*** Opening of Excerpt provided ***
Large companies that employ the departmental business model may have several locations within the company that have administrative staff controlling the resources. If this is the case, the OU owner for the location can control all of the accounts that are OU administrators for the individual departments within that location. This allows the OU owner to control users within the location for which they are responsible, while still maintaining control over their location. OU administrators would only be able to affect objects within their department at that location.

OUs Based on Organization, Then Location With an OU design strategy that is first based on organization and then location, the OU trees are based upon the organization's departmental makeup with the objects organized based on location, as seen in Figure 5.5 . Using this strategy, the administrative control of objects can be delegated to administrative staff responsible for objects at each of the locations, whereas all of the resources can be owned by a department's own administrative staff. This allows for a strong level of autonomous administration and security; however, the OU structure is vulnerable to reorganization because the departmental design of the company could change.



Figure 5.5: OU structure based on Organization, then Location

Very large companies using the cost center-based, product/service-based, or project-based business models may create an OU tree that is based on the organizational makeup of the company and then have a decentralized administrative staff that is responsible for the resources within different geographic regions. This allows for more efficient control of the resources while still allowing the OU owners to have a level of autonomy over the objects that represent their resources within the company.
*** Close of Excerpt provided ***
*** Opening of Data extract ***
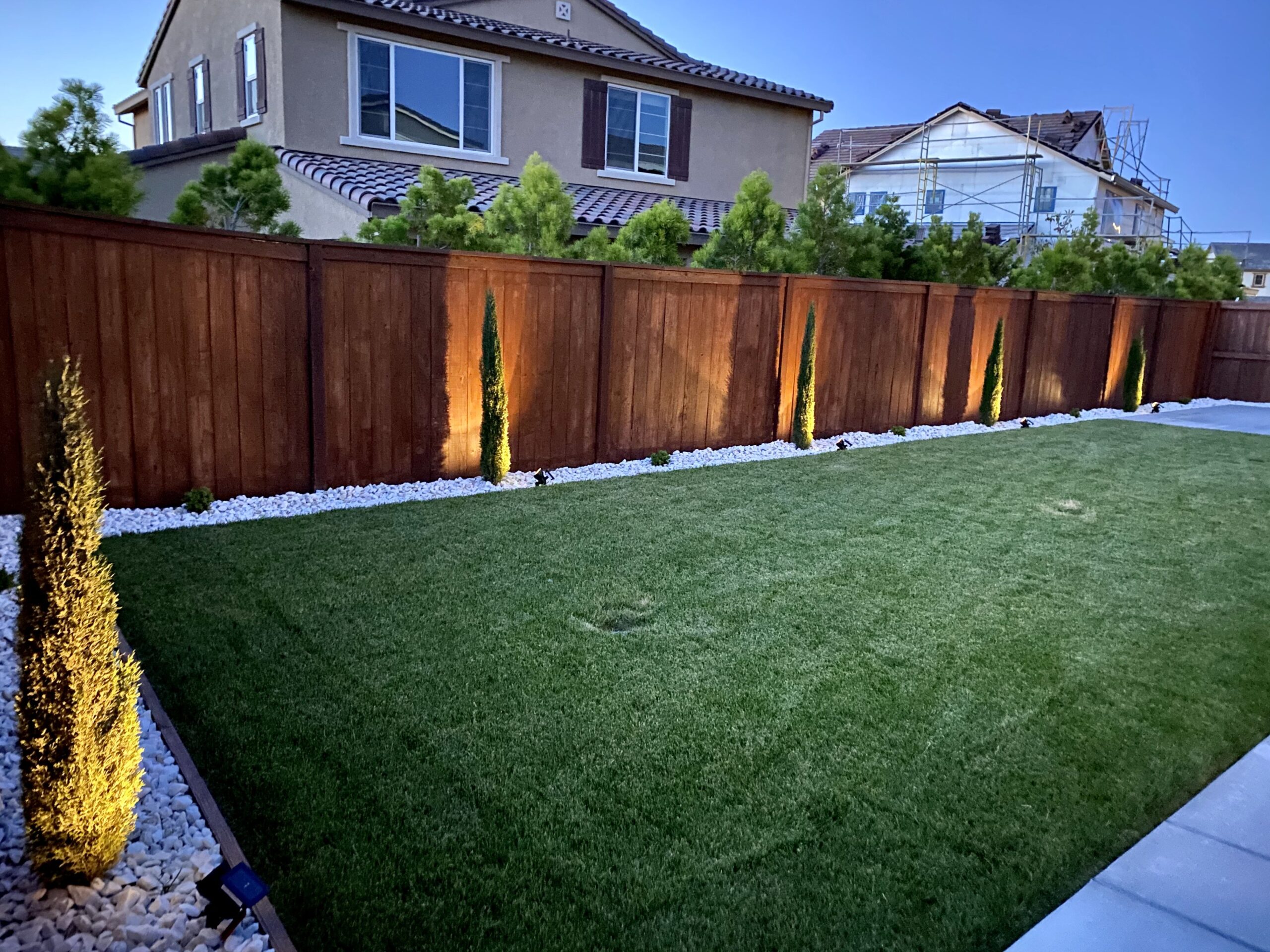 backyard ideas simple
*** Close of Data extract ***
(Work item A): In the excerpt on OU design, why is an OU structure based first on organization and then on location vulnerable to reorganization?
(Work item B): Continue the passage on OU design strategies, starting after its final sentence.
The data was drawn from a separate source.

(Response area A): It is vulnerable because the departmental design of the company could change.

(Response area B):
Choosing the Best OU Design Approach

You will notice that each of the design options has its own unique set of advantages and disadvantages. To choose the best design for your company, you will have to weigh the pros and cons of each strategy so that you come up with a design that is the best fit for your environment. If your company is not going to undergo many reorganizations or mergers and acquisitions, you may want to choose a design that makes the delegation of control easiest for your current administrative model. Company reorganizations could force a reevaluation of the departmental makeup within the organization, thus forcing the OU hierarchy to change. Projects that are completed or abandoned will also force the OU structure to change. You may not want to rework the OU structure every time management decides they want to try running the business in a new fashion.

You will find that the adage "The only constant is change" will probably ring true no matter what strategy you employ, so try to employ the strategy that appears to be the least likely to change but reflects the way the administration is provided.